═══ Task input ═══

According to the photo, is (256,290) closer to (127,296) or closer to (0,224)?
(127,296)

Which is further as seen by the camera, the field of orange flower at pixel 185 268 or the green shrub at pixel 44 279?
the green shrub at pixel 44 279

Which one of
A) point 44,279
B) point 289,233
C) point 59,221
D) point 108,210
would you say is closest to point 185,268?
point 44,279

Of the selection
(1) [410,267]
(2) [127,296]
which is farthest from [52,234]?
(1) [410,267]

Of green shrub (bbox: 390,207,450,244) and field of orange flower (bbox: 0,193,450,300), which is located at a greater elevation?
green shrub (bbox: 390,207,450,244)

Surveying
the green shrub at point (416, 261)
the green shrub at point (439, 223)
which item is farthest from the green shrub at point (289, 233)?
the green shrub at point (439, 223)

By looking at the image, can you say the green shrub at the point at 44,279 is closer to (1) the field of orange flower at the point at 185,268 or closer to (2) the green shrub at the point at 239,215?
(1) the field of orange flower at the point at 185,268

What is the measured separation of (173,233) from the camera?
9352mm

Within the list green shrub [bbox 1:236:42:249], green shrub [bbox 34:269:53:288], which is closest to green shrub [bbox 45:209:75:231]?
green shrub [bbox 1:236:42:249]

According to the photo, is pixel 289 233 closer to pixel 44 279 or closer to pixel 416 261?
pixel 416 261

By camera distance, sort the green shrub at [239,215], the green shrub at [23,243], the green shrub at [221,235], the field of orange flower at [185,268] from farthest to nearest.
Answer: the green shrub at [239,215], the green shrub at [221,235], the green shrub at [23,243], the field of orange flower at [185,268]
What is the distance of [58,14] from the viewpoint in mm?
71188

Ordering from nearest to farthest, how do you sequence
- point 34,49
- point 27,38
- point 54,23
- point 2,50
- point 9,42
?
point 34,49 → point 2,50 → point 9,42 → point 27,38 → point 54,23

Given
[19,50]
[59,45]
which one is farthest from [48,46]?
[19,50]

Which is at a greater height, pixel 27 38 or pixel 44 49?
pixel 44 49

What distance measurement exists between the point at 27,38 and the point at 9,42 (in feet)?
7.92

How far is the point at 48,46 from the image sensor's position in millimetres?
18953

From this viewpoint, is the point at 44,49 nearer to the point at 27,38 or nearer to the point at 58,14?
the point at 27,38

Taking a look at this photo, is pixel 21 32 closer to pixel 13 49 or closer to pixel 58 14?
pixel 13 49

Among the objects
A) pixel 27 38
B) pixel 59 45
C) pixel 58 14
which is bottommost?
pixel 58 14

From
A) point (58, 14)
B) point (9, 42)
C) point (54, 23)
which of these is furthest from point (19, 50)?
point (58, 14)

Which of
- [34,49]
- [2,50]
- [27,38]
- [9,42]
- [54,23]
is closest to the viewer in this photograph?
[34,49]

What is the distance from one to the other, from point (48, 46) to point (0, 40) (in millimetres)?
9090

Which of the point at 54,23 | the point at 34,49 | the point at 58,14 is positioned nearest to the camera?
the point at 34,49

═══

Short problem: Reproduce only the lines running from the one with "What is the measured" through the final line of the listing above, both ends included.

Written response:
What is the measured separation of (173,233) from the camera?
9352mm

Within the list green shrub [bbox 1:236:42:249], green shrub [bbox 34:269:53:288], which is closest to green shrub [bbox 45:209:75:231]?
green shrub [bbox 1:236:42:249]

According to the photo, is pixel 289 233 closer to pixel 44 279 or closer to pixel 416 261?
pixel 416 261

By camera distance, sort the green shrub at [239,215], the green shrub at [23,243], the green shrub at [221,235], the field of orange flower at [185,268] from farthest to nearest.
Answer: the green shrub at [239,215], the green shrub at [221,235], the green shrub at [23,243], the field of orange flower at [185,268]
What is the distance of [58,14] from the viewpoint in mm?
71188

Ordering from nearest to farthest, how do you sequence
- point 34,49
- point 27,38
- point 54,23
- point 2,50
- point 9,42
?
point 34,49 → point 2,50 → point 9,42 → point 27,38 → point 54,23

Given
[19,50]
[59,45]
which one is farthest from [48,46]?
[19,50]

Which is at a greater height, pixel 27 38 or pixel 44 49?
pixel 44 49

What distance measurement exists between the point at 27,38 and the point at 9,42 (in feet)?
7.92

How far is the point at 48,46 from the image sensor's position in millimetres?
18953

From this viewpoint, is the point at 44,49 nearer to the point at 27,38 or nearer to the point at 58,14?
the point at 27,38

Taking a look at this photo, is pixel 21 32 closer to pixel 13 49 or closer to pixel 58 14?
pixel 13 49

Among the objects
A) pixel 27 38
B) pixel 59 45
C) pixel 58 14
which is bottommost?
pixel 58 14

From
A) point (58, 14)
B) point (9, 42)
C) point (54, 23)
which of these is furthest from point (19, 50)?
point (58, 14)

Which of
- [34,49]
- [2,50]
- [27,38]
- [9,42]
- [54,23]
is closest to the viewer in this photograph?
[34,49]

What is the distance from one to the other, from point (48, 46) to point (0, 40) (in millimetres)?
9090

Which of the point at 54,23 | the point at 34,49 | the point at 58,14 is positioned nearest to the camera?
the point at 34,49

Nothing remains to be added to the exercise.